Never mind weed’s ambiguous legal status, the 420 stock market is soaring.
In 2016, the cannabis stock index grew 236 percent, according to Viridian Capital Advisors, a financial advisory firm for the cannabis industry. About a year ago, Viridian developed a Cannabis Stock Index to track the 50 publicly traded cannabis companies. The index includes 12 product and technology sectors, with special attention to businesses that touch the marijuana plant (like growers or dispensaries) and other ancillary businesses that don’t (consulting companies, tech companies, and so on).
“Cannabis stocks are on fire right now,” Alan Brochstein, founder of 420 Investor, tells Jane Street. Efforts from stock promoters, newsletters and media, enthusiasm around nationwide legalization trends, and fear of missing out on “the opportunity of a lifetime” all feed into the investor mentality, he says.
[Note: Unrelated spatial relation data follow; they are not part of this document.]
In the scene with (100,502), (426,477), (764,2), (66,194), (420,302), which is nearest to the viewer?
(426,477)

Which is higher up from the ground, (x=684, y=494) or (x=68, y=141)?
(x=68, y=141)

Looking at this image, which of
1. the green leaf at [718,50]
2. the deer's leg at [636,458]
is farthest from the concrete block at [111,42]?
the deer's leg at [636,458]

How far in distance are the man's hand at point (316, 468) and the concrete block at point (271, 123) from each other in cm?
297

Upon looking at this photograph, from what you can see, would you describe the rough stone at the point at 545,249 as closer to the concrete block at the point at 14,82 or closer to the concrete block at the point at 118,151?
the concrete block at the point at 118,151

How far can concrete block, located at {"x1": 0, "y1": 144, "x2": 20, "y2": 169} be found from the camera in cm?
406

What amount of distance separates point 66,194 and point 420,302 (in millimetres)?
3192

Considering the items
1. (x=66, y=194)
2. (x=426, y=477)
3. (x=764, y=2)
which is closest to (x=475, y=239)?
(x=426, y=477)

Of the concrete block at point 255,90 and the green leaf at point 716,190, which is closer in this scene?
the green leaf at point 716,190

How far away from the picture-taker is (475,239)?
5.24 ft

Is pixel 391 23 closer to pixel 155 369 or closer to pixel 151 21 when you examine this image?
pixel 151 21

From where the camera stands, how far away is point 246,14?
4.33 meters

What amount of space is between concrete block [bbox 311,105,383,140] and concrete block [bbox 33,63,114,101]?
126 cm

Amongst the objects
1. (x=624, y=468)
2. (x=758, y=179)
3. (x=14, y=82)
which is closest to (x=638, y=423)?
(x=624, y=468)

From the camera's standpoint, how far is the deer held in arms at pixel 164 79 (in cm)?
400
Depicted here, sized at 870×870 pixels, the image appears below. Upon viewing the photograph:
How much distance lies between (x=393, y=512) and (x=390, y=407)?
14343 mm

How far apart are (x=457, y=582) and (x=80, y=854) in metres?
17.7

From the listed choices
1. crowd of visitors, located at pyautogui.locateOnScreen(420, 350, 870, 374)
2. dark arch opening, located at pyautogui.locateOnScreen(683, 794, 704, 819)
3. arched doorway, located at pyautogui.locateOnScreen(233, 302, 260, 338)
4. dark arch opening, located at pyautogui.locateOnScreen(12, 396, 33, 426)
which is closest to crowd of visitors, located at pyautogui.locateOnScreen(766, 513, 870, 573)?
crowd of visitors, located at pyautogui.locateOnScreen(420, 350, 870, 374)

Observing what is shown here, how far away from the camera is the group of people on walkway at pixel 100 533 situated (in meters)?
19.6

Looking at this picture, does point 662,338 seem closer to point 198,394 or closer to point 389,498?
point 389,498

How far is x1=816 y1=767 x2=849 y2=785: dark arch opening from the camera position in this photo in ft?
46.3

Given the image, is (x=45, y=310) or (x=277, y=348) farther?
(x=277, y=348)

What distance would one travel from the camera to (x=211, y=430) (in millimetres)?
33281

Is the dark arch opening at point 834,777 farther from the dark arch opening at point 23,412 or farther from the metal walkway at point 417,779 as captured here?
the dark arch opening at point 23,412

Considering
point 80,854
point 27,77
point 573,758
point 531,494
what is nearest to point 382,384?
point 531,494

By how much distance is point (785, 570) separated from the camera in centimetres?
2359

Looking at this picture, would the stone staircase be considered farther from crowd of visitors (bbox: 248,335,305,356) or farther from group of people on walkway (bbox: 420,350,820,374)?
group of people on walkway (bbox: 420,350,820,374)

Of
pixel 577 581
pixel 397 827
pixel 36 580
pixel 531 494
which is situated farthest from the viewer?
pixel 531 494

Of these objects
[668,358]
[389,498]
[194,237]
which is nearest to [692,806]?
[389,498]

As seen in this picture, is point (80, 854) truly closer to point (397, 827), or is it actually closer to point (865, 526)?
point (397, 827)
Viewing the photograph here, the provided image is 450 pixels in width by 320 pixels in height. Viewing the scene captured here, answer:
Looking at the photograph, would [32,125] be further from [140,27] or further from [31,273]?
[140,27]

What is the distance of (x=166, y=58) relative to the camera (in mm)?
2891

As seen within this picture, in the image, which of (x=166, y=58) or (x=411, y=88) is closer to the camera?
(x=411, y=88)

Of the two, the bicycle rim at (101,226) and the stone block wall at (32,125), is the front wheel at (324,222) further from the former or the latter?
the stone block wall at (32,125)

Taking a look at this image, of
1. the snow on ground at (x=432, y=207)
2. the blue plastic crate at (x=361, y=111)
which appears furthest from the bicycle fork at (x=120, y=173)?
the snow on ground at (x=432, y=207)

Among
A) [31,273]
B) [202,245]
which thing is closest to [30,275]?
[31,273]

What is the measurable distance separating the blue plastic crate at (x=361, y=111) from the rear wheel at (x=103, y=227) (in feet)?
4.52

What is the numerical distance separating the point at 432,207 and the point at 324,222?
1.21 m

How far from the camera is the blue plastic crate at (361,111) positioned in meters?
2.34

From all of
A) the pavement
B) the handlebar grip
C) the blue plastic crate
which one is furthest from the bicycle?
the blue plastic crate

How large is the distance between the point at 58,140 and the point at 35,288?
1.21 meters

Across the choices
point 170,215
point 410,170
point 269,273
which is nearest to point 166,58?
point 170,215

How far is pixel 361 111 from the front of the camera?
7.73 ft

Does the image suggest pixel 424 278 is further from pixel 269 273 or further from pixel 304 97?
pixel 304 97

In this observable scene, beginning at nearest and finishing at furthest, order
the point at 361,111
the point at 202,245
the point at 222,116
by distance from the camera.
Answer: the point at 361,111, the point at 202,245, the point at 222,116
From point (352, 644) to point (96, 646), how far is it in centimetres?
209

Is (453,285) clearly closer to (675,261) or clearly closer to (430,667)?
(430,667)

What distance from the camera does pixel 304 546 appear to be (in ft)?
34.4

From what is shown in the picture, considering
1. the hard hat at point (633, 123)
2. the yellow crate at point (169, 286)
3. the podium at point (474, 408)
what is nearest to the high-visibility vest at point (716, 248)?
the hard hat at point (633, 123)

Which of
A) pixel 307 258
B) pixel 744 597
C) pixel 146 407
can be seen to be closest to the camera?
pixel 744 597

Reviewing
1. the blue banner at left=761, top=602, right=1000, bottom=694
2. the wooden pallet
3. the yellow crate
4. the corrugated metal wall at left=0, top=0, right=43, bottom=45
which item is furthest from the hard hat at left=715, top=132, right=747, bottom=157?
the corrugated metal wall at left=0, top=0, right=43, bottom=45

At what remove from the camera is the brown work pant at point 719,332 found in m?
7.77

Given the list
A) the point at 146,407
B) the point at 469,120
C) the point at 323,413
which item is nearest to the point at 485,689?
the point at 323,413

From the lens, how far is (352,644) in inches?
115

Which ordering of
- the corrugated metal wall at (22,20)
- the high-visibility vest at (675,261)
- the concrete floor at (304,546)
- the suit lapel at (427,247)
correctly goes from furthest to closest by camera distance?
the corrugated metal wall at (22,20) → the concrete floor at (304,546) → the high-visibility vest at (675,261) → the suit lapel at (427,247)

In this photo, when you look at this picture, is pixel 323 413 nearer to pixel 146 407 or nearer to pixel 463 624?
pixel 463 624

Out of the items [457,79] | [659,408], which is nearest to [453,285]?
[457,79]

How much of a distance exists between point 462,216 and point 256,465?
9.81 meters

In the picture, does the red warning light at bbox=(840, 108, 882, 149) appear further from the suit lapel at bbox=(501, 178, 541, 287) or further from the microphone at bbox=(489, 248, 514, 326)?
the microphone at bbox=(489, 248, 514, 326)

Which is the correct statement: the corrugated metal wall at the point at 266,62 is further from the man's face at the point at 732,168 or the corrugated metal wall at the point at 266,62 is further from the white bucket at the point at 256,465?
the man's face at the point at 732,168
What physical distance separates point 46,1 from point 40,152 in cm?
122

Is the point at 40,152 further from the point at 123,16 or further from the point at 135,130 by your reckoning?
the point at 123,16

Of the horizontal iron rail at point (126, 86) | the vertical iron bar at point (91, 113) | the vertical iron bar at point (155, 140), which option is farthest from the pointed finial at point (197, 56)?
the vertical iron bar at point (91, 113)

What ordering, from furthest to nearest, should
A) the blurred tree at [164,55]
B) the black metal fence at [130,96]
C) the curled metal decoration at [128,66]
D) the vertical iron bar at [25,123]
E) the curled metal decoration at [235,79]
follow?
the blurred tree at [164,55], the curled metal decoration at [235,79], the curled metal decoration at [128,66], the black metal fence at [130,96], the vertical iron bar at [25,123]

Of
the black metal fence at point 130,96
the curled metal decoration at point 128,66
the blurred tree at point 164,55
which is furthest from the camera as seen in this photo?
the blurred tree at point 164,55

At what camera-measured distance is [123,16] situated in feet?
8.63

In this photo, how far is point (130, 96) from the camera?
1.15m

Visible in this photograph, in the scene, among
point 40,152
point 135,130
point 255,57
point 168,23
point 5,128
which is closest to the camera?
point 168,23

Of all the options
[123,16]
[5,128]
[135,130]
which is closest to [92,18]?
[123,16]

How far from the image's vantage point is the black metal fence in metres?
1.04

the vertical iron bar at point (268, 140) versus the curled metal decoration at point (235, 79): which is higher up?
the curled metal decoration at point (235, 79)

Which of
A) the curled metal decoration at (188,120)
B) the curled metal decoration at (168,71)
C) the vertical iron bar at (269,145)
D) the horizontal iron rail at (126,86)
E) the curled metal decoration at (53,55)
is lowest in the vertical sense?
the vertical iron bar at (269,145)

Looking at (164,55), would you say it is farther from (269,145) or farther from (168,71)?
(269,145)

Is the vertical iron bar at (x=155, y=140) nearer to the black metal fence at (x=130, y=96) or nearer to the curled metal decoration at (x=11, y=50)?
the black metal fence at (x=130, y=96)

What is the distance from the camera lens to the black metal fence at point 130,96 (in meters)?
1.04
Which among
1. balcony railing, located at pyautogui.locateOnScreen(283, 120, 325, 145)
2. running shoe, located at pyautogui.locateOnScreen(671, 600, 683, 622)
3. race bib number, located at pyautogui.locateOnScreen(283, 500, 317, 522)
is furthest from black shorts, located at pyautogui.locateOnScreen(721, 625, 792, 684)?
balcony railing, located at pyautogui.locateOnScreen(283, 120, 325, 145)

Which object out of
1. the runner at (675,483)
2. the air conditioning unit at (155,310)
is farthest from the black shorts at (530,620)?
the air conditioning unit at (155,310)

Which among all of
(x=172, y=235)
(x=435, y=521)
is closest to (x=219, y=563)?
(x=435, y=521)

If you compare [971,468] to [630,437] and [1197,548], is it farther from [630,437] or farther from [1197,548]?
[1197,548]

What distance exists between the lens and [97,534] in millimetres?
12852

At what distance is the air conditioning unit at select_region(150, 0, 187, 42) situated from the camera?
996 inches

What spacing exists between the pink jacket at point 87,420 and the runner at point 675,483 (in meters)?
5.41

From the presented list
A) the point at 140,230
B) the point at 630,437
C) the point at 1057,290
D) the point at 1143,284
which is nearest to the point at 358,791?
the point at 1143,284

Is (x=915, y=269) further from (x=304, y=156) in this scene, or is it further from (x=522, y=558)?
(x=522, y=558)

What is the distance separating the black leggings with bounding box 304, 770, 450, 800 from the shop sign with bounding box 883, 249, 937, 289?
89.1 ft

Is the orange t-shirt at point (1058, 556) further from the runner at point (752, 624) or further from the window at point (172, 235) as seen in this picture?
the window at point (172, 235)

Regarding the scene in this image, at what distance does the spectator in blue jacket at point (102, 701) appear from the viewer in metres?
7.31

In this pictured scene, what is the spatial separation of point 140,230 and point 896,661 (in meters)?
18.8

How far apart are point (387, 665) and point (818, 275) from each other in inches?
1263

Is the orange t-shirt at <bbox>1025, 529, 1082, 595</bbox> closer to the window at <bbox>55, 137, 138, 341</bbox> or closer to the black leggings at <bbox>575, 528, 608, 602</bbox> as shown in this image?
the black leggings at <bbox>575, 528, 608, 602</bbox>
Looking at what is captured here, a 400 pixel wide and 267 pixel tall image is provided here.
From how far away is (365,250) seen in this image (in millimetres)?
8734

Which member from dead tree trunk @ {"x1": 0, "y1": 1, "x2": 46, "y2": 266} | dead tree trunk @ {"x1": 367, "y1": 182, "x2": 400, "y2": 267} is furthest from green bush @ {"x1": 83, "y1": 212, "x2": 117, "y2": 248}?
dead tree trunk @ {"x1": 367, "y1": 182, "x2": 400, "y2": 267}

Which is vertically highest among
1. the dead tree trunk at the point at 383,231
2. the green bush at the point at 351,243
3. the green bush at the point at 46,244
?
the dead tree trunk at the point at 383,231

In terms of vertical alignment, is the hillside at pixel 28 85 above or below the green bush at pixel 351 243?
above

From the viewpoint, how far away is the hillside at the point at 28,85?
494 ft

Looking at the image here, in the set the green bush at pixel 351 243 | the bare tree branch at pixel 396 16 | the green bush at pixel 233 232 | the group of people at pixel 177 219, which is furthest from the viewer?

“I think that it’s definitely easier for ancillary companies to attract capital,” Brochstein adds. Cannabis cultivation, on the other hand, is less attractive to investors. “Growing cannabis in scale and economically is not something everyone will succeed at,” he says. “You will have a few winners and a lot of losers.”
Cultivation is only one of the dozen categories laid out in the Cannabis Stock Index. Viridian’s 12 categories include agriculture technology, biotech/pharma, consulting, consumption devices, cultivation and retail, hemp, investments/holding companies, infused products/extracts, physical security, real estate, software/media, and other miscellaneous ancillary businesses.
To be included in Viridian’s Cannabis Stock Index, the cannabis and ancillary companies must meet certain criteria: $10 million market capitalization (the value of the company when it’s traded on the stock market), minimum $20,000 average daily trading volume (the number of individual securities, also known as investments, traded over a certain period of time), at least a quarter of their shares outstanding (available to be traded), and that their financial reports be filed on time for a least the past six months.
Among the stocks tracked by Viridian’s index are GW Pharmaceuticals and Zynerba Pharmaceuticals, which develop cannabinoid treatments from synthetic cannabinoids (the chemicals in cannabis) or from the actual plant material.
Currently only one marijuana business is listed on the New York Stock Exchange: Innovative Industrial Properties, a real estate investment trust company targeting medical cannabis facilities for acquisition and sale-leaseback transactions. In other words, they rent out properties to people who grow and store pot.
The purpose of the Cannabis Stock Index is to not only help Viridian recommend specific stocks, but also to shed some light on which sectors of the cannabis industry attract the most investment capital, according to Scott Greiper, Viridian founder and president.
According to Viridian’s data, some of the best performing stock sectors in the cannabis industry included consulting services, biotech/pharma, and cultivation and retail, which went up 737.3 percent, 482.3 percent, and 287 percent respectively. Meanwhile, the worst performers were real estate, infused products and extracts, and software/media.
However, notes Taylor West, deputy director of the National Cannabis Industry Association, most cannabis companies are privately funded. Viridian’s index only incorporates a small portion of the entire industry.
While there’s been some volatility in the stocks since around October, Harrison Phillips, an analyst at Viridian, notes that even the latest lows have been subsequently higher than the lows that preceded them, which is overall a good sign.
After the election hype subsides, according to Phillips, the volatility should level out. With increasing interest in the cannabis space, following the passage of eight adult use or medical legalization initiatives in November, people will be able to make more informed decisions about where to trade and invest.
“I’m hoping people will be more sane and not treat the market like a casino, which seems to be going on right now,” says Brochstein. Attorney General Jeff Sessions, however, poses another threat to the industry. Having been critical of Obama’s administration for not enforcing federal prohibition in green states, Sessions could crack down on state-legal cannabis businesses. While many investors don’t follow Sessions’ every move, those who are more sophisticated might invest in real estate or management services, rather than in cannabis licensing, adds Brochstein.
“But until something happens [at the federal level], it doesn’t matter,” he says. “I could sit here until I’m blue in the face and tell people to be cautious, but it doesn’t matter.” If the cannabis industry gets lucky, Sessions will focus his efforts elsewhere, allowing the status quo to proceed.